Rule 5: Never taste the wine.

Instead pass the glass dismissively under your nostrils, without interrupting your anecdote, and give a quick nod of acquiescence if it’s good, i.e. smells vaguely fruity. Only if you actually smell something strange (sulphurous, eggy, fumey, excessively woody etc…) should you pause and consider raising the glass to your lips. If your concerns are not resolved by taste, then ask for the sommelier's opinion. If he suggests the wine is fine, reply 'just a touch dusty then/perhaps some residual CO2, but we'll see how it blows off in the decanter'. The older and more expensive the wine, the greater the chance the sommelier will present it at the table but then open it off-stage. This is to allow him to sample it to ensure its quality because a) older vintages betray more complex secondary and tertiary aromas that could be mistaken for faults by the less well-versed and b) because its a perk of the often thankless job. Those who complain about this well-established practice are as vulgar as those who spend several minutes examining, inhaling, swilling and gargling their wines when asked to taste.

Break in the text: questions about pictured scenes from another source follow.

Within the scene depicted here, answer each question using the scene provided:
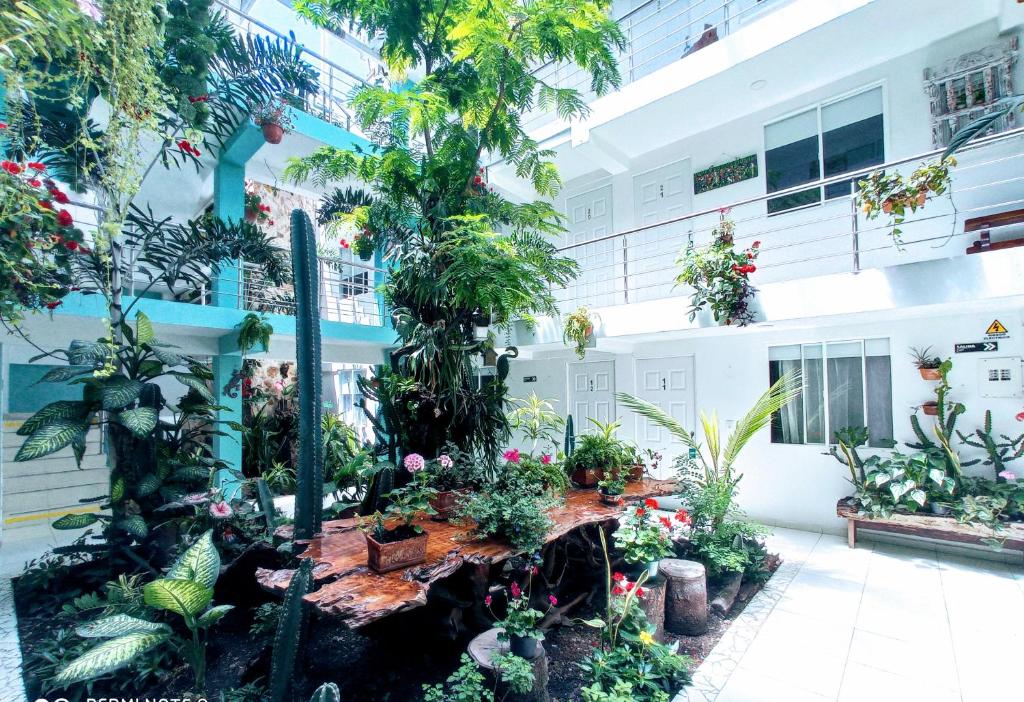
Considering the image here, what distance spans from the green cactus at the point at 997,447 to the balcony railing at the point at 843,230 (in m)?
1.80

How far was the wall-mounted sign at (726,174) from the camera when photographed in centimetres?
604

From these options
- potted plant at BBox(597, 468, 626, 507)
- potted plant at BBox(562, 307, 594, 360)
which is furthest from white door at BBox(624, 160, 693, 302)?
potted plant at BBox(597, 468, 626, 507)

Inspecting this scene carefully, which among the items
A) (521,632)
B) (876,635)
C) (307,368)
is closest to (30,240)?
(307,368)

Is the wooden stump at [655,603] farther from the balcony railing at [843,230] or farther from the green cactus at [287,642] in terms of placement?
the balcony railing at [843,230]

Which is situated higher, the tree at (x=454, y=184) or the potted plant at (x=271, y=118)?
the potted plant at (x=271, y=118)

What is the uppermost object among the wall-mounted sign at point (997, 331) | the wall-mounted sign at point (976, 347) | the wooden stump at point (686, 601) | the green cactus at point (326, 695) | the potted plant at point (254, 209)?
the potted plant at point (254, 209)

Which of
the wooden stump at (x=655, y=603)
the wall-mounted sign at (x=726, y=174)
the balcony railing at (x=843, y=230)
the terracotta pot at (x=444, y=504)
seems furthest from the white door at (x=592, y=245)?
the wooden stump at (x=655, y=603)

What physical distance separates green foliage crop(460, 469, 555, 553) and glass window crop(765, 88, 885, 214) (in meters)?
5.06

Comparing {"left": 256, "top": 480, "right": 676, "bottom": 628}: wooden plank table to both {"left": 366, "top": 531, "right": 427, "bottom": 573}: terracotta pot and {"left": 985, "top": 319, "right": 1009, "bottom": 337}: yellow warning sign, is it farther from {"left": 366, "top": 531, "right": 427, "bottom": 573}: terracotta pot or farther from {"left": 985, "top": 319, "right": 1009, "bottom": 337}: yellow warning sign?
{"left": 985, "top": 319, "right": 1009, "bottom": 337}: yellow warning sign

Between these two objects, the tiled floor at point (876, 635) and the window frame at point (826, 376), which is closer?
the tiled floor at point (876, 635)

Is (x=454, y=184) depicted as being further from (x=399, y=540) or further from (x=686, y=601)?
(x=686, y=601)

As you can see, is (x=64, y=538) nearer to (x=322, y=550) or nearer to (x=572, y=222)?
(x=322, y=550)

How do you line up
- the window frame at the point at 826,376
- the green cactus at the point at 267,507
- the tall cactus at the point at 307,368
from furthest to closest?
the window frame at the point at 826,376 → the green cactus at the point at 267,507 → the tall cactus at the point at 307,368

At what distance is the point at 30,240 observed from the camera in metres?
2.87
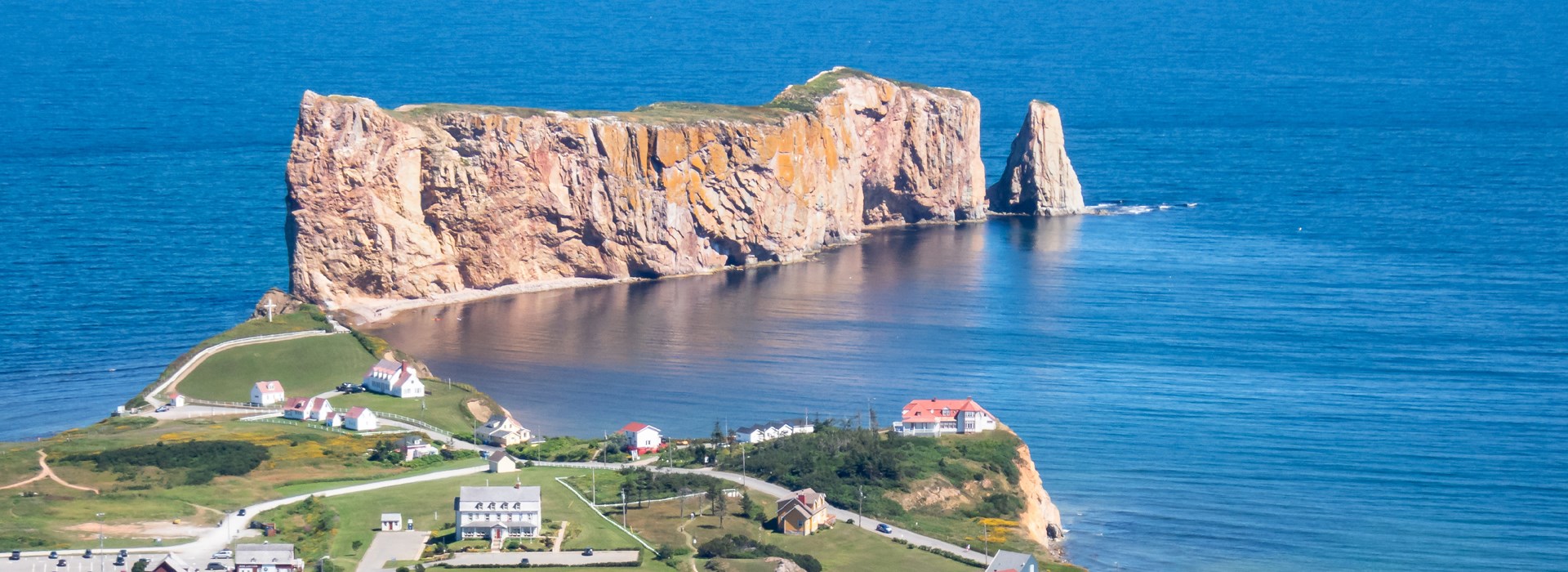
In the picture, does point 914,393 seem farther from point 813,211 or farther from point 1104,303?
point 813,211

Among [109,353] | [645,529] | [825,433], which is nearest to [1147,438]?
[825,433]

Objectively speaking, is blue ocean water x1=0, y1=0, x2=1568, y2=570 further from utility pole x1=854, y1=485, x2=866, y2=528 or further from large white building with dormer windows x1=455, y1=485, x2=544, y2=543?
large white building with dormer windows x1=455, y1=485, x2=544, y2=543

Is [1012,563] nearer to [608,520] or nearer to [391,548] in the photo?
[608,520]

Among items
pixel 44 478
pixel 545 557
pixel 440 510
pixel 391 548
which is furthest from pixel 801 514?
pixel 44 478

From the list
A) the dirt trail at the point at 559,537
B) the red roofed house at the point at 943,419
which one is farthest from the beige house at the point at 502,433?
the red roofed house at the point at 943,419

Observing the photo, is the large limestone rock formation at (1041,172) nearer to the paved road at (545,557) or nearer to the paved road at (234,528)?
the paved road at (234,528)
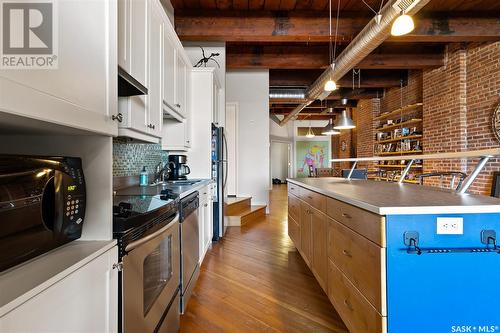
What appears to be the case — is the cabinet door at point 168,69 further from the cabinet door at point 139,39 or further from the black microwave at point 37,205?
the black microwave at point 37,205

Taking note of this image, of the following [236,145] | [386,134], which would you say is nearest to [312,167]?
[386,134]

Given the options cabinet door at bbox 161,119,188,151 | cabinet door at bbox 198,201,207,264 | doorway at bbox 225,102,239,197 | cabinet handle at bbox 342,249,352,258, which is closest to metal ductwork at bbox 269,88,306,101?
doorway at bbox 225,102,239,197

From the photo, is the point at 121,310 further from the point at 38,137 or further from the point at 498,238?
the point at 498,238

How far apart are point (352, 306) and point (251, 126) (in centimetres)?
439

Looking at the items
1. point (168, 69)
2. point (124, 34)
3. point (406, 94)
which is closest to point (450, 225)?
point (124, 34)

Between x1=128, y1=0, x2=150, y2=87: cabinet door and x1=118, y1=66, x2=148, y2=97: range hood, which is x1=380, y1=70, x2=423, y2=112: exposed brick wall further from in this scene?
x1=118, y1=66, x2=148, y2=97: range hood

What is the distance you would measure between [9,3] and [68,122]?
1.03 ft

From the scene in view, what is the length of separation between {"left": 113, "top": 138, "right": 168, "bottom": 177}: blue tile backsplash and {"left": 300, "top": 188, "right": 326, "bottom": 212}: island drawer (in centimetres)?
160

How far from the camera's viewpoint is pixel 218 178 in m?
3.65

Rule 6: Never take any rules about etiquette too seriously.

Or at least be aware of them only so, like not wearing brown in town or not being over-familiar with a dowager-countess of recent acquaintance, you can flout them with greater panache. They are guidelines for the nervous and one should rather be stylish in their contravention than slavish in adherence. If you enjoy Australian Shiraz with oysters or Muscadet with slow-braised oxtail, if you prefer your Meursault with ice cubes or rose slightly mulled, then order with confidence and a (fictional if need be) tale about how a prestigious winemaker in Bordeaux/Tuscany/Rioja told you this was the correct procedure. Also seemingly counter-intuitive wine decisions can lead to sublime new discoveries: Estuary oysters and Moscato di Trani (a rare dessert wine from Puglia); smoked bresaola with horseradish paired to an unctuous South Tyrolean Gewurztraminer being good examples I have encountered by ignoring convention. Finally never let your ignorance of the subject get in the way of a firmly held opinion. The wine world is particularly rife with bluffers and blaggers and our taste so subjective and under-articulated that the most ludicrous assertions often go undisputed if delivered authoritatively.

What to drink at…

The Polo/Races: Champagne, obviously. The whole spectacle will invariably be sponsored by one of the Grand Marques so it will be flowing. Its worth asking for Pimms only so you can say no when they fail to offer the infinitely superior Vodka Cup edition.
A cricket match: Whatever you can smuggle past security. The strict anti-alcohol rules at England's main grounds are not to discourage all day drinking but to ensure you are limited to the ghastly cheap lager and commercial grade wines offered at the bars.
The opera: Gin & tonic (if comic - will depress you sufficiently to find it less trite) or Gin Fizz (might keep you awake through Parsifal)
Point to Point/A Hunt: Whatever is in your hip-flask (ideally 50/50 port and brandy). Just to tide you over between sherries.
Weddings: Rather depends - if single then water. If attached - then more water. Weddings are occasions for drunken misdemeanours, but its best to be the sober one in the event of discovery.
A funeral: Black Velvet (Guinness and Champagne). The sombre colour is appropriate for the occasion but addition of bubbles awakens us to the possibility of rebirth and the probability of singing later.
Christmas parties: Anything but the mulled wine offered. Words have not been coined to describe a mulled wine hangover but it gives you a rough sense of the infinite.
A Bullfight: Plastic bottles half-filled with cola and half with enamel-stripping vino tinto. Otherwise whatever is left in your wineskin from the previous evening.
A charity ball: Do people still go to charity balls?
Art gallery launches: BYO - invariably only cheap drinks are served and given the unlikely chance of any return whatsoever on opening your curated space to a bunch of disinterested dipsomaniacs looking for free drinks in Mayfair, can you blame the gallerist?